Il riferimento è a qualsiasi tipo di educazione scolastica o universitaria e a qualsiasi genere di processo formativo: corsi professionali regionali o di altro tipo (tirocini, stage ecc.), attività educative quali seminari, conferenze, lezioni private, corsi di lingua, informatica ecc., con la sola esclusione delle attività formative ‘informali’ quali l’autoapprendimento.
In base a indicazioni di Eurostat relative al 2010, come scritto nell’enciclopedia Treccani, in Italia, oltre 2 milioni di giovani risultavano fuori dal circuito formativo e lavorativo (22,1%). La quota dei NEET è più elevata tra le donne (24,9%) che tra gli uomini (19,3%) e nel Mezzogiorno è quasi doppia (30,9% complessivamente, 33,2% per le donne) rispetto al Centro-Nord (16,1%). Nel confronto con i Paesi dell’Unione Europea (in media 15,3%), l’Italia mostra la percentuale più elevata di NEET dopo la Bulgaria e la Lettonia.
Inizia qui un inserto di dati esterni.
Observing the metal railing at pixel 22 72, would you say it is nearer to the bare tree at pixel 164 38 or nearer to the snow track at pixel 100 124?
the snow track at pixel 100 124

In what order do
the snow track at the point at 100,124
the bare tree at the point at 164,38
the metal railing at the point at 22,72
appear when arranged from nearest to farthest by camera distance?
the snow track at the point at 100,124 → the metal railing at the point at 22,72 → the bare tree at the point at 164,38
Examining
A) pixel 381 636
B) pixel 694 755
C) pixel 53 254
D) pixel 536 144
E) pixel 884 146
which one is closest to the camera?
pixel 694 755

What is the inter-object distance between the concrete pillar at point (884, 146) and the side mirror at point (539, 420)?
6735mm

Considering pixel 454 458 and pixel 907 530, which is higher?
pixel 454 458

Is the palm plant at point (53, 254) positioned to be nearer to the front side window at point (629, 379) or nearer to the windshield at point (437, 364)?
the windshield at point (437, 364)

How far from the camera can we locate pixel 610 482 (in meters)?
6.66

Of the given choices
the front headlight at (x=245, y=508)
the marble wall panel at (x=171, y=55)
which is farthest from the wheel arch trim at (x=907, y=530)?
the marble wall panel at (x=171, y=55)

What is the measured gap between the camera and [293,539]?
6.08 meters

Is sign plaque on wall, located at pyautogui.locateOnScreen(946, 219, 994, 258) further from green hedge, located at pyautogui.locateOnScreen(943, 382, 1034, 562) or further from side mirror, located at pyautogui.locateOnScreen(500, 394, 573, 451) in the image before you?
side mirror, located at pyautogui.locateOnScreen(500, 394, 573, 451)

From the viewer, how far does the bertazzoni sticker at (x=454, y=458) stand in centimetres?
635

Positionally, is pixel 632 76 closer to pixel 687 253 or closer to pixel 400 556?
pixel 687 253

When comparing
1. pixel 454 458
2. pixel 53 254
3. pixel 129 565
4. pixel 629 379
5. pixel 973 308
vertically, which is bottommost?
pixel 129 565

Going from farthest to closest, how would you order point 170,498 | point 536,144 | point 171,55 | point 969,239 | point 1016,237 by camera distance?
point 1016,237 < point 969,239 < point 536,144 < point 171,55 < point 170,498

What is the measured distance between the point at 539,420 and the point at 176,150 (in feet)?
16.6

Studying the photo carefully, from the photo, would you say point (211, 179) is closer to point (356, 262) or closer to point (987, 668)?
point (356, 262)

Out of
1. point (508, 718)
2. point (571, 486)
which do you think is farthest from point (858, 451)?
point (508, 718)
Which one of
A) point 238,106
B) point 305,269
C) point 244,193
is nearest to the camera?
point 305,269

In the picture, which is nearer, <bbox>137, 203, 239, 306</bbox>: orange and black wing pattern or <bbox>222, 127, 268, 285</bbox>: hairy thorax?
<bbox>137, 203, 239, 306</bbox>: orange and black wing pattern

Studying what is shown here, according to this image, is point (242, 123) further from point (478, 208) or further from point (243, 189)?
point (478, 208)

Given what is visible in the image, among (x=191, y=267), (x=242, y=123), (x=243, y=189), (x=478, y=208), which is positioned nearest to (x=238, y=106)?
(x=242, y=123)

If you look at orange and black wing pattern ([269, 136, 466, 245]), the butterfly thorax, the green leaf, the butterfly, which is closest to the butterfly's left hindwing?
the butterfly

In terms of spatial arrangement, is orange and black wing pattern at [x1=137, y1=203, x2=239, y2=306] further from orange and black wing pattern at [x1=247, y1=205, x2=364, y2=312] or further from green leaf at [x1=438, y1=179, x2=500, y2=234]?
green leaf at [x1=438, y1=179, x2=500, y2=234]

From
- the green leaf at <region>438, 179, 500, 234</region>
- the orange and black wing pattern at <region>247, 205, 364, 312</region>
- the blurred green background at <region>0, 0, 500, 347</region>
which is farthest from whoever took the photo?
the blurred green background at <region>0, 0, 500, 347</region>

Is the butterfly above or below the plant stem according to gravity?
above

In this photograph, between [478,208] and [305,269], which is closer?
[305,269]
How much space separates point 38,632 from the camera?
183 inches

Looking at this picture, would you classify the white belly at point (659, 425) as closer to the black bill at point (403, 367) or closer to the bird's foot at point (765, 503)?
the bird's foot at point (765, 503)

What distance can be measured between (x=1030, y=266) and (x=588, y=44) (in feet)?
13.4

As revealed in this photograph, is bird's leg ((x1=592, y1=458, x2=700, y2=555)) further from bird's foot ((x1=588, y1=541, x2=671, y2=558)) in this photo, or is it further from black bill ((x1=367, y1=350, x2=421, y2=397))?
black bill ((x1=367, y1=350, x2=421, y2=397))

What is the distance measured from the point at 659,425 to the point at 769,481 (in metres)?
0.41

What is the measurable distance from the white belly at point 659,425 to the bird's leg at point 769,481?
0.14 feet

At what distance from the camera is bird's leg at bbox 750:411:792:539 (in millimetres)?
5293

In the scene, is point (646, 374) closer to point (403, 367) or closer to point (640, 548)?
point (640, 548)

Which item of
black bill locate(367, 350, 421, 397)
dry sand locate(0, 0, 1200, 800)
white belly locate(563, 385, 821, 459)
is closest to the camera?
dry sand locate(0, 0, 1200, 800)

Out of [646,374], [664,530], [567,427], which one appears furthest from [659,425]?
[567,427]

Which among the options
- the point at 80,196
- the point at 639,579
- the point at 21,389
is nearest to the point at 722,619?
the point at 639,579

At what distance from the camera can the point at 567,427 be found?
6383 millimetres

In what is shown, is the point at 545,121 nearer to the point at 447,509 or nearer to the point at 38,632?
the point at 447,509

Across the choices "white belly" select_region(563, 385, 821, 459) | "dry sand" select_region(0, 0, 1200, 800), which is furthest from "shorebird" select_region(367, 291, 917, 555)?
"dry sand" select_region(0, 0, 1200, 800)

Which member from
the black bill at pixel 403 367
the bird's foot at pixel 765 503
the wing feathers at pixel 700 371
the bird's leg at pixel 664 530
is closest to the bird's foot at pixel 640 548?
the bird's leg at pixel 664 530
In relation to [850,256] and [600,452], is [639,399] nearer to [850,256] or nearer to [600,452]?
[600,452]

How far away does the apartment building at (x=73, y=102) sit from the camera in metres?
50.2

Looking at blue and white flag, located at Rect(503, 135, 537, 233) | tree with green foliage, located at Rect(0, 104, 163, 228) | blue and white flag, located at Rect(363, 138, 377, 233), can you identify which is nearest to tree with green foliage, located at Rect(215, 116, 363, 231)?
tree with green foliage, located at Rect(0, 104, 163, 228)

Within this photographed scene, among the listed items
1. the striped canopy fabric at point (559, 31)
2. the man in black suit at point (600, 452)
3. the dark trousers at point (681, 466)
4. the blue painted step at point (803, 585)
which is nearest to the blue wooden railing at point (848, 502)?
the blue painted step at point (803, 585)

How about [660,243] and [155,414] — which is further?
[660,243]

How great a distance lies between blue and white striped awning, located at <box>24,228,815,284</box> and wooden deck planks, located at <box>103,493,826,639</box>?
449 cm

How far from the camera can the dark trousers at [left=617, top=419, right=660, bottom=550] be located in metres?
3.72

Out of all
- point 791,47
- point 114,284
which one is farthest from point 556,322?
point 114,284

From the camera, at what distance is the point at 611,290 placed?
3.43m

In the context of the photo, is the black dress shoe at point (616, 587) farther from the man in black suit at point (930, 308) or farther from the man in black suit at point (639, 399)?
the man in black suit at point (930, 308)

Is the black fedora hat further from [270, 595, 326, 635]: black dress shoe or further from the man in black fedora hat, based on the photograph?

La quota meno alta si registra nei Paesi Bassi (5,8%), seguiti da Lussemburgo (6,1%), Danimarca (6,9%) e Svezia (8,3%). Per tentare di risolvere il problema alcuni progetti educativi cercano di individuare ed implementare nuove strategie mirate e strumenti per attuare la cooperazione di rete, migliorando le prestazioni del sistema di istruzione e formazione professionale, i servizi per l’impiego e supportando le autorità pubbliche designate, i loro approcci e relative servizi, al fine di rispondere meglio alle diverse e specifiche esigenze dei NEET a livello locale ed europeo. A questo proposito l’obiettivo generale è quello di implementare reti locali ed europee, composte da attori del sistema di istruzione e formazione professionale, dei servizi per l’impiego e dalle autorità pubbliche designate, rafforzando i loro servizi, metodologie e strumenti, offrendo nuove strategie per prevenire e contrastare il fenomeno NEET.